— Жестоко ошибаетесь! Все думы, все страдания, все устремления рабочего класса сводите к полбутылке водки!
— А вы, пламенный Петр Ананьевич, взгляните в день получки. Кто валяется в бурьяне, в уличной канаве?
— Каких мастеровых вы имеете в виду? — спросил Владимир Ильич, всматриваясь в противника. — Забитых? Неграмотных? Да, таких в России, нищей и отсталой стране, к сожалению, немало. И вы никакого открытия не сделали: можно увидеть измочаленного нуждой пьяного мастерового под дощатым тротуаром. Можно. И даже не так редко.
Инженер на время замолк, следя за каждым жестом и меняющейся интонацией Ульянова. И все остальные тоже не сводили глаз с него. Он порывисто встал и, перекидывая взгляд с младшего Кускова на старшего, продолжал с возраставшим накалом в голосе:
— А не случалось ли вам, господа, видеть спившихся интеллигентов? Не будете отрицать — случалось. И довольно часто. А сколько промотано молодыми хлыщами крупных состояний, доставшихся от родителей? Сколько миллионов рублей унесли водочно-ликеро-винные реки в дорогих злачных местах? Пьяный рабочий спит в канаве, а богач — на диване, укрытый от посторонних глаз. Один расплатился своими копейками, а другой — рублями, недоданными рабочему за его труд.
— Оправдываете пьянство? — спросил инженер с нескрываемой ехидцей.
— Только ставлю точку над «i». Да, у нас есть отсталые мастеровые. Есть. Это — низший слой пролетариата. Но у нас есть и высший слой — рабочая интеллигенция, из среды которой выходили и выходят руководители социал-демократического движения. Они жадно стремятся к новому, посещают рабочие кружки, читают социалистические газеты и книги, участвуют в агитации. Им дорог социализм.
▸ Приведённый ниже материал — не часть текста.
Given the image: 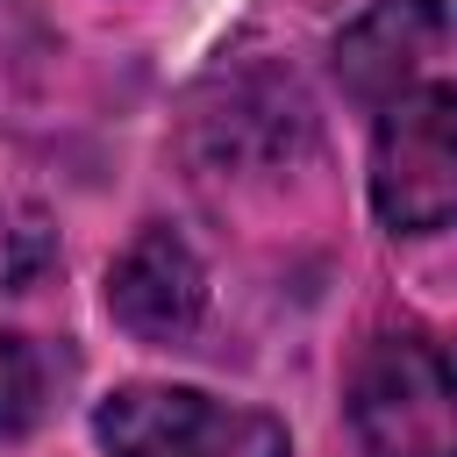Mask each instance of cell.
<instances>
[{"instance_id": "cell-1", "label": "cell", "mask_w": 457, "mask_h": 457, "mask_svg": "<svg viewBox=\"0 0 457 457\" xmlns=\"http://www.w3.org/2000/svg\"><path fill=\"white\" fill-rule=\"evenodd\" d=\"M93 436L107 457H293L278 414L214 400L200 386L129 378L93 407Z\"/></svg>"}, {"instance_id": "cell-2", "label": "cell", "mask_w": 457, "mask_h": 457, "mask_svg": "<svg viewBox=\"0 0 457 457\" xmlns=\"http://www.w3.org/2000/svg\"><path fill=\"white\" fill-rule=\"evenodd\" d=\"M350 428L364 457H457L443 343L421 328L371 336L350 371Z\"/></svg>"}, {"instance_id": "cell-3", "label": "cell", "mask_w": 457, "mask_h": 457, "mask_svg": "<svg viewBox=\"0 0 457 457\" xmlns=\"http://www.w3.org/2000/svg\"><path fill=\"white\" fill-rule=\"evenodd\" d=\"M371 207L393 236H436L457 214V93L443 79L378 107Z\"/></svg>"}, {"instance_id": "cell-4", "label": "cell", "mask_w": 457, "mask_h": 457, "mask_svg": "<svg viewBox=\"0 0 457 457\" xmlns=\"http://www.w3.org/2000/svg\"><path fill=\"white\" fill-rule=\"evenodd\" d=\"M107 314L136 343H186L207 314V264L193 243L164 221H150L114 264H107Z\"/></svg>"}, {"instance_id": "cell-5", "label": "cell", "mask_w": 457, "mask_h": 457, "mask_svg": "<svg viewBox=\"0 0 457 457\" xmlns=\"http://www.w3.org/2000/svg\"><path fill=\"white\" fill-rule=\"evenodd\" d=\"M443 43H450L443 0H371L336 36V79L350 100L386 107V100L428 86V64L443 57Z\"/></svg>"}, {"instance_id": "cell-6", "label": "cell", "mask_w": 457, "mask_h": 457, "mask_svg": "<svg viewBox=\"0 0 457 457\" xmlns=\"http://www.w3.org/2000/svg\"><path fill=\"white\" fill-rule=\"evenodd\" d=\"M57 271V221L36 200H0V293H36Z\"/></svg>"}, {"instance_id": "cell-7", "label": "cell", "mask_w": 457, "mask_h": 457, "mask_svg": "<svg viewBox=\"0 0 457 457\" xmlns=\"http://www.w3.org/2000/svg\"><path fill=\"white\" fill-rule=\"evenodd\" d=\"M43 407V357L29 336L0 328V436H21Z\"/></svg>"}]
</instances>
Они — за политические требования. Есть такие? Есть. Почему вы закрываете глаза на них?
— Я не закрываю, — сказал инженер. — Но всем им своя рубашка ближе к телу.
— Не судите примитивно, — заметил Скорняков.
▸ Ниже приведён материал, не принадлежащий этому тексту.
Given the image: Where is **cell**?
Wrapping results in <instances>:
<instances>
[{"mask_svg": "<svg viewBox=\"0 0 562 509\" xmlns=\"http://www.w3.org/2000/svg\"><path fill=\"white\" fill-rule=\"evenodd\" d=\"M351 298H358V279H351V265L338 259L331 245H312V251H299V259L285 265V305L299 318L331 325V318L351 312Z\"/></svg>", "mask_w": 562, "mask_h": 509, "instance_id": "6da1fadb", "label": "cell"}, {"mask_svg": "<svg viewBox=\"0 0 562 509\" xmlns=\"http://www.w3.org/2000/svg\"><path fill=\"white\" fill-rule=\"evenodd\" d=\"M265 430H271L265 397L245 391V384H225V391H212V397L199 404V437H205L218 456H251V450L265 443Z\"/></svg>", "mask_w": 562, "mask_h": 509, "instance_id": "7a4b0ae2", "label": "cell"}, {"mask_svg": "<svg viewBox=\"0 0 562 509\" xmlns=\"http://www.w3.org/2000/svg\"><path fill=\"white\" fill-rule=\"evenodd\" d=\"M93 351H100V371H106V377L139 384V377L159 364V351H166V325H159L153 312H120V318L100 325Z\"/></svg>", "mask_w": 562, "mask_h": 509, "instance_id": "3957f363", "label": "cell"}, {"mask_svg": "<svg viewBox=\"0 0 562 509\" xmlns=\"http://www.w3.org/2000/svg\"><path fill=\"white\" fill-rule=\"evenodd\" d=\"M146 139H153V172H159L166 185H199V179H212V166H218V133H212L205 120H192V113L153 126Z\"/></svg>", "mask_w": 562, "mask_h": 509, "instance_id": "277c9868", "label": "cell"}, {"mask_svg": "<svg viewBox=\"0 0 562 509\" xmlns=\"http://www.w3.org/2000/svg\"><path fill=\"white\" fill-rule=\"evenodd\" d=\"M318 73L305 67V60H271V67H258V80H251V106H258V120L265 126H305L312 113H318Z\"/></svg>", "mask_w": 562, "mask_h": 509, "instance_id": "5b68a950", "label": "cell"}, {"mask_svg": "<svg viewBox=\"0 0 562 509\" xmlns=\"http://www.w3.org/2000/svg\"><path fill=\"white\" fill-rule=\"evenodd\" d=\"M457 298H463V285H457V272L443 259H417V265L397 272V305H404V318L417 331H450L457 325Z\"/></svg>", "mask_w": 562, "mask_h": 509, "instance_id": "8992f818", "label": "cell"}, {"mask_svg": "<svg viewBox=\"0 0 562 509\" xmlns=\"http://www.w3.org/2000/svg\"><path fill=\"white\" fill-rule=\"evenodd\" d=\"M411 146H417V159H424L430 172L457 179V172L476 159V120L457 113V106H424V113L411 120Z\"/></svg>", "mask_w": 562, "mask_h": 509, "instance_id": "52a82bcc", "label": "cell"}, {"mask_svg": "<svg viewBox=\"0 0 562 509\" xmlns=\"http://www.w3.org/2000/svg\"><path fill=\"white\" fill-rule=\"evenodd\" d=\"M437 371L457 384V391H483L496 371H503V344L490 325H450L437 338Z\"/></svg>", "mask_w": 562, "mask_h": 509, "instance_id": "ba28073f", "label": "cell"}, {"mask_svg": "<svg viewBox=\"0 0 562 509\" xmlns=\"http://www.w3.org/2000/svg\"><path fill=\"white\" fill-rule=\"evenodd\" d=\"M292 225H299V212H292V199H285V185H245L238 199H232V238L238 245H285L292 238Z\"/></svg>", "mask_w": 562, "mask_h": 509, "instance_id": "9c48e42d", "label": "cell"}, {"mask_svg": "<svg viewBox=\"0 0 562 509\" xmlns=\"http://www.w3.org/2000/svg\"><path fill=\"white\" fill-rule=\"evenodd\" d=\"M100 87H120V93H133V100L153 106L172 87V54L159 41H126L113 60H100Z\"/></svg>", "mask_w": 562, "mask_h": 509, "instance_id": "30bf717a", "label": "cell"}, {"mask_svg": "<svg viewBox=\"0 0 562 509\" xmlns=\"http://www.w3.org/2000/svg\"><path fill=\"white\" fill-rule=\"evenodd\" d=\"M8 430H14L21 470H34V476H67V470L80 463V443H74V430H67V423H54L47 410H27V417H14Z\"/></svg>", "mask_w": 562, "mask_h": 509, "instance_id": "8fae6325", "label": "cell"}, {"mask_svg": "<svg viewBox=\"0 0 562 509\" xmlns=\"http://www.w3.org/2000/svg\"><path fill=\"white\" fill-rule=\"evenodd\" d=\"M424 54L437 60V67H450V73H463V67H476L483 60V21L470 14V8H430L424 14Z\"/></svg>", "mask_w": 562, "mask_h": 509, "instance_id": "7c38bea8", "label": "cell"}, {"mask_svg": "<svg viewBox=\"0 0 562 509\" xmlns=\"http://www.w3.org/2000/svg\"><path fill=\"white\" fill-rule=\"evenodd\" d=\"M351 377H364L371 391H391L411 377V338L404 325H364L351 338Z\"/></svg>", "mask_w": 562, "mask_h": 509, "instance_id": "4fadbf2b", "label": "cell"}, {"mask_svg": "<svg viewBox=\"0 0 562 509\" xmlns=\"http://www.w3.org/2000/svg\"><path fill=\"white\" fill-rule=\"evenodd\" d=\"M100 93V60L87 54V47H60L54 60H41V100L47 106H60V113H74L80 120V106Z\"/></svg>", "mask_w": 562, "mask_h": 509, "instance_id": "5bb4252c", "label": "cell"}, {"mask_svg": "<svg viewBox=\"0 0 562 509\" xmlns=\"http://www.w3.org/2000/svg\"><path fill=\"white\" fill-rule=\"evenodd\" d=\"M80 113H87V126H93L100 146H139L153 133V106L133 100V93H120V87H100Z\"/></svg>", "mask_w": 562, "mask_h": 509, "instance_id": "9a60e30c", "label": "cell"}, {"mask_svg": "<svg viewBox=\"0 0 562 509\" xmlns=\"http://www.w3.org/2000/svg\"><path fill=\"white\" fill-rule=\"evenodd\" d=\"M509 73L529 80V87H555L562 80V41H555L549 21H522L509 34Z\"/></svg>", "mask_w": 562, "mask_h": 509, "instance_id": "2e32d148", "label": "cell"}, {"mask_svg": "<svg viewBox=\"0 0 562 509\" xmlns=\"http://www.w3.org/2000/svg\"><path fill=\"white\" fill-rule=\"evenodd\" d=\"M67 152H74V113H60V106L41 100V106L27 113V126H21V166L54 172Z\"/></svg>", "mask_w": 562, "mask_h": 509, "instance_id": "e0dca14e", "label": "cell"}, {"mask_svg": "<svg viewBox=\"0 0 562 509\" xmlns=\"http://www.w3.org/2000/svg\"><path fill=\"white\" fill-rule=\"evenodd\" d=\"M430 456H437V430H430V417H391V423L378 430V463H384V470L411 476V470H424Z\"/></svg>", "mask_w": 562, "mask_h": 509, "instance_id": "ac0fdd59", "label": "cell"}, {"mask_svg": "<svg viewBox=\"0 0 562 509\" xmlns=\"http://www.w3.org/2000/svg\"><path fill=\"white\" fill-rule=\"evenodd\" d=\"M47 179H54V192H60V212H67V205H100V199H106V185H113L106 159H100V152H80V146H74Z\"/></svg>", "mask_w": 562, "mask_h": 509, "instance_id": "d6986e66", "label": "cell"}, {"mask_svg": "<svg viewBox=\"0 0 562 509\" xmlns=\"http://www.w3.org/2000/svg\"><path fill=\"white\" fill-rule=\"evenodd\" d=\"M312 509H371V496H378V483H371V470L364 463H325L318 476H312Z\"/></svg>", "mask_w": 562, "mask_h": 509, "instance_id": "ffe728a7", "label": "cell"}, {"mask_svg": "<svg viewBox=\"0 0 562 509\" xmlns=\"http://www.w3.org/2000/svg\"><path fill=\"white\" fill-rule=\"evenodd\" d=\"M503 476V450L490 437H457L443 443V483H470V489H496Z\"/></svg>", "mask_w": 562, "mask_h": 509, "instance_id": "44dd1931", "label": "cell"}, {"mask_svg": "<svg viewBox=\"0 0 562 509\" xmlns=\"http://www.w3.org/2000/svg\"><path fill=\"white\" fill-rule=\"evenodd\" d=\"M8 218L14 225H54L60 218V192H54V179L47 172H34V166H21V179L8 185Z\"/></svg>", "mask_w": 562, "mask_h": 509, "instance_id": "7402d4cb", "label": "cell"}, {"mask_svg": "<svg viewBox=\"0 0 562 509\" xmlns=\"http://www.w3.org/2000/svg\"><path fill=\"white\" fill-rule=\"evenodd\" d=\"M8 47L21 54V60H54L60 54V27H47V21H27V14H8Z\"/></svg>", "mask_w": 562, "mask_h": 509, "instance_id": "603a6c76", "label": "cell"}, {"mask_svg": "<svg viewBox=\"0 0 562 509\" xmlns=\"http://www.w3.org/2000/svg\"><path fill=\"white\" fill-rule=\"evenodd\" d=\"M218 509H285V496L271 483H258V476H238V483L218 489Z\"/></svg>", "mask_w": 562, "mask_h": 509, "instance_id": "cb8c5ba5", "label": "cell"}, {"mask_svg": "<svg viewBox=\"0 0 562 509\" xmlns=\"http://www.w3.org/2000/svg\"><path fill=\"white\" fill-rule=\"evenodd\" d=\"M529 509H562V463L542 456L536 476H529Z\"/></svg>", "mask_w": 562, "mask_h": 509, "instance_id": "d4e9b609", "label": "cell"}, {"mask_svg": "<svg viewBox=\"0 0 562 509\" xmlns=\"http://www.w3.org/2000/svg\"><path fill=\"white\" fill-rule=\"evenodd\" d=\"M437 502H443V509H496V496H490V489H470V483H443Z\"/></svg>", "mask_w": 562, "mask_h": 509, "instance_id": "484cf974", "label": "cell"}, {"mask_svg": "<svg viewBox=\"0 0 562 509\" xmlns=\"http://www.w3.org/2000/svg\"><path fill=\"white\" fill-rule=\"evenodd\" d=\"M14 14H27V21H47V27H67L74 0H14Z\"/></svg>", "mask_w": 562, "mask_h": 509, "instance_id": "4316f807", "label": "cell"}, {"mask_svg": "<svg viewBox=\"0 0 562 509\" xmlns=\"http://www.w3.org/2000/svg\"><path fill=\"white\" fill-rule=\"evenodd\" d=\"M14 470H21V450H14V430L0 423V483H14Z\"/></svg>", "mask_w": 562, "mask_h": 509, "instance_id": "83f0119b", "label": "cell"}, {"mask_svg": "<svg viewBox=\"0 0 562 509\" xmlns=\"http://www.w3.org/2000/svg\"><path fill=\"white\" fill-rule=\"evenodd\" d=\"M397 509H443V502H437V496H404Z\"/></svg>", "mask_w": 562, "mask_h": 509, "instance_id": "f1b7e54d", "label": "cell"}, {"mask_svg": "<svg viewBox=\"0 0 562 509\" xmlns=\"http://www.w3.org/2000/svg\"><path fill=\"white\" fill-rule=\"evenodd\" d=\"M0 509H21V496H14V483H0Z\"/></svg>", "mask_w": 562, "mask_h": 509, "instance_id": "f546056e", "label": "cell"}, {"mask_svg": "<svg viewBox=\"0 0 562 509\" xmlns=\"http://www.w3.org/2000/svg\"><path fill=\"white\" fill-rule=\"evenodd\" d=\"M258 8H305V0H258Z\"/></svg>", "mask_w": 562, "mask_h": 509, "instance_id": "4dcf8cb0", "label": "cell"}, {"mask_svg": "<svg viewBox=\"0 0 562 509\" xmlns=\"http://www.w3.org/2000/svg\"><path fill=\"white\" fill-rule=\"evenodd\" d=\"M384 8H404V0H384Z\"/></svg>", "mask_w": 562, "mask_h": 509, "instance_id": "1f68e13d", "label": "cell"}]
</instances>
— Охотно бы подискутировал еще с вами, но, — инженер взглянул на громадные кабинетные часы в углу, — извините, у меня вечер занят. В другое время — с удовольствием.
Раскланявшись со всеми, он вышел.
В тишине щелкнул портсигар адвоката. Закурив, Кусков сказал мягко, как бы отыскивая пути для спокойного завершения разговора:
— Я понимаю, Леня бросил кое-что лишнее. Он — человек горячий. Но в некоторых его словах звучала истина. От нее, господа, мы никуда не уйдем. Недавно мне написали из Германии: ясно наметились пути деятельности социал-демократии: это, во-первых, устная агитация, во-вторых, пресса, в-третьих, парламентская…
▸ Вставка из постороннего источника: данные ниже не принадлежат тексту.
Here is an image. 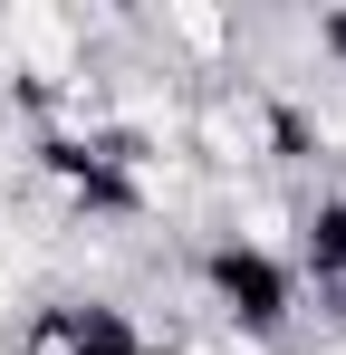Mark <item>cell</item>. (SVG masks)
Returning <instances> with one entry per match:
<instances>
[{
  "label": "cell",
  "mask_w": 346,
  "mask_h": 355,
  "mask_svg": "<svg viewBox=\"0 0 346 355\" xmlns=\"http://www.w3.org/2000/svg\"><path fill=\"white\" fill-rule=\"evenodd\" d=\"M10 355H135V336H125V317L106 297H39L19 317Z\"/></svg>",
  "instance_id": "obj_1"
}]
</instances>
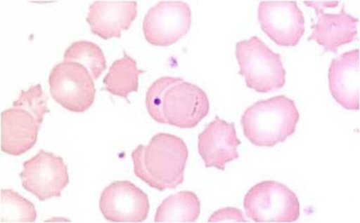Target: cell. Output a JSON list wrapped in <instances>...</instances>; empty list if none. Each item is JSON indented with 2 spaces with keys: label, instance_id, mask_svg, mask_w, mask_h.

— Упомяните о парламенте вслух — вас за решетку! — запальчиво перебил Красиков. — Говорят, корявое дерево не свалишь — солнца не увидишь.
— Петр Ананьевич прав, — подхватил Ульянов. — У нас первая задача — свалить абсолютизм. И об этом первом политическом требовании русские рабочие заявили не сегодня. И заявили на весь мир. Уже более двадцати лет российский рабочий в массе поставляет своих лучших, самых развитых, самых честных и смелых товарищей в революционные кружки и организации. Вспомните, Петр Иванович, хотя бы слесаря Обнорского. В его пору в отсталых фабричных кругах еще говорили: «Посуду бей — самовар не трожь». А столяр Халтурин, как вы знаете, поднял кулак на самодержавный трон.
Кусков еще продолжал некоторое время отстаивать свои шаткие позиции, но голос его постепенно ослабевал, как в суде в ту печальную для адвоката минуту, когда иссякает запас аргументов.
Гости переглянулись, — было уже далеко за полночь, а хозяин, как видно, и не подумывает о том, чтобы угостить их чаем.
На улице Красиков пригласил к себе Скорнякова:
— У нас что-нибудь найдется. Поужинаем втроем. И поговорим еще.
Владимир Ильич переспросил:
— Хворь, говорите? Оспа? Только это, батенька мой, не ветряная, а настоящая черная оспа. Если с ней не бороться, появятся политические покойники. Трупы их будут гнить среди нас и заражать воздух. Нам придется, дорогие друзья, — взял обоих под руки, — стать санитарами и хирургами. Придется!
По утрам Надежду будила Дженни. Сидя возле кровати, она подымала морду к потолку, жалобно тявкала и тыкалась мокрым носом в руку.
Надежда ласково гладила замиравшую голову собаки:
— Не тоскуй — хозяин вернется. Повидается с друзьями и вернется. — Обеими руками приподымала голову за брыластые скулы и смотрела в грустные глаза. — Понимаешь? Приедет. Будешь ты снова ходить с ним на охоту.